* **Your objective**
Repeat the lines of the listing below exactly, starting at the line that contains "How far in distance" and running through the last line, both included, and only those.

Excerpts from a spatial dataset

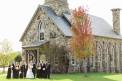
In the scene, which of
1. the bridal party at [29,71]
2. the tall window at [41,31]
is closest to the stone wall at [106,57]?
the tall window at [41,31]

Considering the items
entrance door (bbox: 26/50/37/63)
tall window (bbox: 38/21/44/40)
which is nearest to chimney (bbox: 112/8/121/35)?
tall window (bbox: 38/21/44/40)

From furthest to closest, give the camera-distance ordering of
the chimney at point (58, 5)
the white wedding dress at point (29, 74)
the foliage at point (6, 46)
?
the foliage at point (6, 46)
the chimney at point (58, 5)
the white wedding dress at point (29, 74)

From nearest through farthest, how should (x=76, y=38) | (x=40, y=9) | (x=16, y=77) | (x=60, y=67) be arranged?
(x=16, y=77)
(x=76, y=38)
(x=60, y=67)
(x=40, y=9)

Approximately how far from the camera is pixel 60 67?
4734 centimetres

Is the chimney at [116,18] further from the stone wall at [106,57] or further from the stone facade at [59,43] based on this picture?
the stone facade at [59,43]

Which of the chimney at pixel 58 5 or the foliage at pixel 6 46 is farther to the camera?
the foliage at pixel 6 46

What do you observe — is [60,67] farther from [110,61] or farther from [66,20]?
[110,61]

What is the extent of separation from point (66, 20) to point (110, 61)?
10722 mm

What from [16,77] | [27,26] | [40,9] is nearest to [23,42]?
[27,26]

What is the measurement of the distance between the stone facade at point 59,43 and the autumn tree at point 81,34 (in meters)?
5.87

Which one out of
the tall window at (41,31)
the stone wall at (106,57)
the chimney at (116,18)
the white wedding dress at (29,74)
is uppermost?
the chimney at (116,18)

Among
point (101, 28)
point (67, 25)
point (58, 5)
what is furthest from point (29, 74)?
point (101, 28)

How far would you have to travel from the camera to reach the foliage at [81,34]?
40906 mm

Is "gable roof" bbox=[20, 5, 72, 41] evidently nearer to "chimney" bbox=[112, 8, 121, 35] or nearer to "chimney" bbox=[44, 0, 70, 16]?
"chimney" bbox=[44, 0, 70, 16]
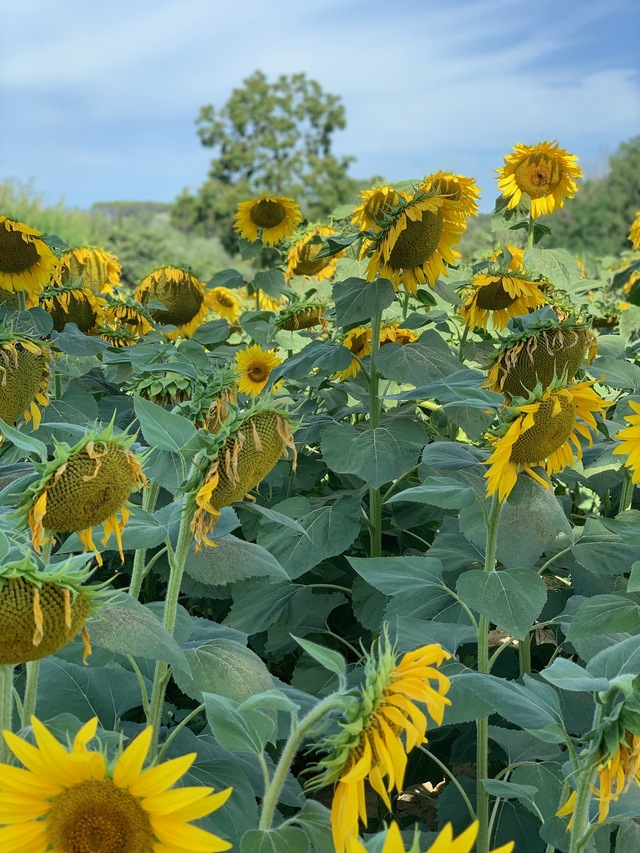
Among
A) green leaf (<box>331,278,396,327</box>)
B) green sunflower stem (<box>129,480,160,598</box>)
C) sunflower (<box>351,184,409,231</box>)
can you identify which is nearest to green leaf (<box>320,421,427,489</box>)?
green leaf (<box>331,278,396,327</box>)

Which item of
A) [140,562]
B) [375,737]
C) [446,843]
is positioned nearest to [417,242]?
[140,562]

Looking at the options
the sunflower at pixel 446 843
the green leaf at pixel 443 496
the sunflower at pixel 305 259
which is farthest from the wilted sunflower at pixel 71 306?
the sunflower at pixel 446 843

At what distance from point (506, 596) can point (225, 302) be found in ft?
10.4

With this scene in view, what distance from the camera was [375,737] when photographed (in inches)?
32.6

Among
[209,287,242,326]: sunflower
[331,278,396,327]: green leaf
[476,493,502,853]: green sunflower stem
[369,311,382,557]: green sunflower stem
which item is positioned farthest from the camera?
[209,287,242,326]: sunflower

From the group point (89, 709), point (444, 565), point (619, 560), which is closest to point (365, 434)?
point (444, 565)

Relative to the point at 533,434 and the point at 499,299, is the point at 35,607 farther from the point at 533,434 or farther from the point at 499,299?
the point at 499,299

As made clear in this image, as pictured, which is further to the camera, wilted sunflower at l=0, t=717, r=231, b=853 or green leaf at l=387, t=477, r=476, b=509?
green leaf at l=387, t=477, r=476, b=509

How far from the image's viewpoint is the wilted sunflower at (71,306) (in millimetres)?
2918

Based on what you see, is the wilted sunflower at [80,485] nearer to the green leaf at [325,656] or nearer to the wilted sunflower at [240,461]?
the wilted sunflower at [240,461]

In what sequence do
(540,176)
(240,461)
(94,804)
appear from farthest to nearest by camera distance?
(540,176) → (240,461) → (94,804)

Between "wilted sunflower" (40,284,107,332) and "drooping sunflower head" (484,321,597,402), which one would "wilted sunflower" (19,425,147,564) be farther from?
"wilted sunflower" (40,284,107,332)

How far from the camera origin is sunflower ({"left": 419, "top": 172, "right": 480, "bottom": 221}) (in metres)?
2.47

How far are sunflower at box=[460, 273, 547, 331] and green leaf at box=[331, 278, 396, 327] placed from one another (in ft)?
1.50
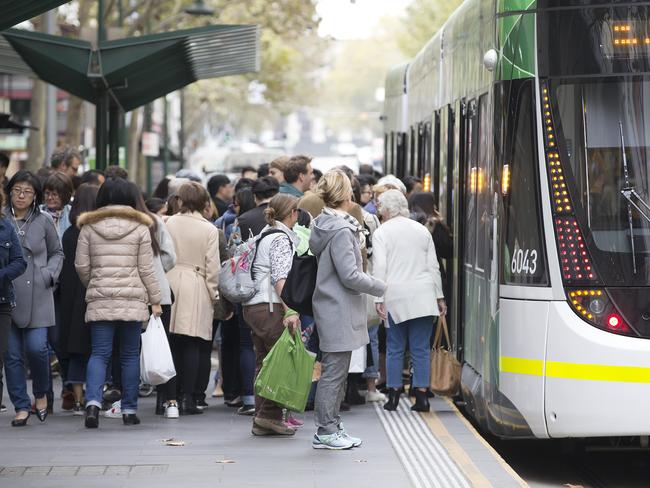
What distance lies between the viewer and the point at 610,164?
8461mm

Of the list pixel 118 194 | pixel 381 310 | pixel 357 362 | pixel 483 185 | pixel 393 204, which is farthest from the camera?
pixel 357 362

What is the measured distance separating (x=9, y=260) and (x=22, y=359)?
1233mm

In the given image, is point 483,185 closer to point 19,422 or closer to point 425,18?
point 19,422

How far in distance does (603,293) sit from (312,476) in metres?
1.95

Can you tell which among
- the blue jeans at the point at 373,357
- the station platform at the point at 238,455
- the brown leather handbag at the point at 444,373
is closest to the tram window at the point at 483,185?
the station platform at the point at 238,455

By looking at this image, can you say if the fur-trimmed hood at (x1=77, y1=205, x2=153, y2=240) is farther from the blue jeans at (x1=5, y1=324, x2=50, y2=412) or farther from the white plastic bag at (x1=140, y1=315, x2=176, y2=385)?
the blue jeans at (x1=5, y1=324, x2=50, y2=412)

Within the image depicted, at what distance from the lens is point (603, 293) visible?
835 centimetres

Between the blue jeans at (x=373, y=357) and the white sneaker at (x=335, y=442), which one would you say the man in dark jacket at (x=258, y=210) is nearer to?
the blue jeans at (x=373, y=357)

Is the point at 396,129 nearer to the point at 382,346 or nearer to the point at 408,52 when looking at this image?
the point at 382,346

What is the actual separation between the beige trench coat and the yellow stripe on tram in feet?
10.8

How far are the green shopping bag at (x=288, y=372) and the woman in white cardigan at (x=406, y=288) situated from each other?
1687mm

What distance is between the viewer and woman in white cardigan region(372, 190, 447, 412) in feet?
36.7

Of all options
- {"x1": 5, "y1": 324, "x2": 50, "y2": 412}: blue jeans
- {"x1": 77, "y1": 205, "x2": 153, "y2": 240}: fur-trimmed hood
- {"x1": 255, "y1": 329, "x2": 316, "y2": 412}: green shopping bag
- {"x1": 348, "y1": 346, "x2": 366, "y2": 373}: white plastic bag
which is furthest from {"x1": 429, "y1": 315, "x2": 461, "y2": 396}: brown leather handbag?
{"x1": 5, "y1": 324, "x2": 50, "y2": 412}: blue jeans

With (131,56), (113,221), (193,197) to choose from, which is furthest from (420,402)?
(131,56)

* **Full output**
How far in distance does (603,293) sit from (312,476) in metres?
1.95

Can you tell which among
- the blue jeans at the point at 373,357
- the station platform at the point at 238,455
- the brown leather handbag at the point at 444,373
is closest to the tram window at the point at 483,185?
the station platform at the point at 238,455

By looking at this image, can you say if the fur-trimmed hood at (x1=77, y1=205, x2=153, y2=240) is farther from the blue jeans at (x1=5, y1=324, x2=50, y2=412) or farther from the white plastic bag at (x1=140, y1=315, x2=176, y2=385)?
the blue jeans at (x1=5, y1=324, x2=50, y2=412)

Within the image depicted, at what distance from the lens is point (603, 293) visible?
835 centimetres

Between the blue jeans at (x=373, y=357) and the white sneaker at (x=335, y=442), which one would you say the man in dark jacket at (x=258, y=210) is nearer to?
the blue jeans at (x=373, y=357)

Is the point at 396,129 nearer to the point at 382,346 or nearer to the point at 408,52 when looking at this image?
the point at 382,346

What is the actual separation between the beige trench coat and the yellow stripe on tram in feet?
10.8

How far are the green shopping bag at (x=288, y=372) and the woman in white cardigan at (x=406, y=288) situated from each other?
1687mm

What distance is between the viewer and woman in white cardigan region(372, 190, 447, 412) in feet?
36.7

Of all options
- {"x1": 5, "y1": 324, "x2": 50, "y2": 412}: blue jeans
- {"x1": 77, "y1": 205, "x2": 153, "y2": 240}: fur-trimmed hood
- {"x1": 255, "y1": 329, "x2": 316, "y2": 412}: green shopping bag
- {"x1": 348, "y1": 346, "x2": 366, "y2": 373}: white plastic bag
which is furthest from {"x1": 429, "y1": 315, "x2": 461, "y2": 396}: brown leather handbag?
{"x1": 5, "y1": 324, "x2": 50, "y2": 412}: blue jeans

With (131,56), (113,221), (193,197) to choose from, which is furthest from (420,402)?
(131,56)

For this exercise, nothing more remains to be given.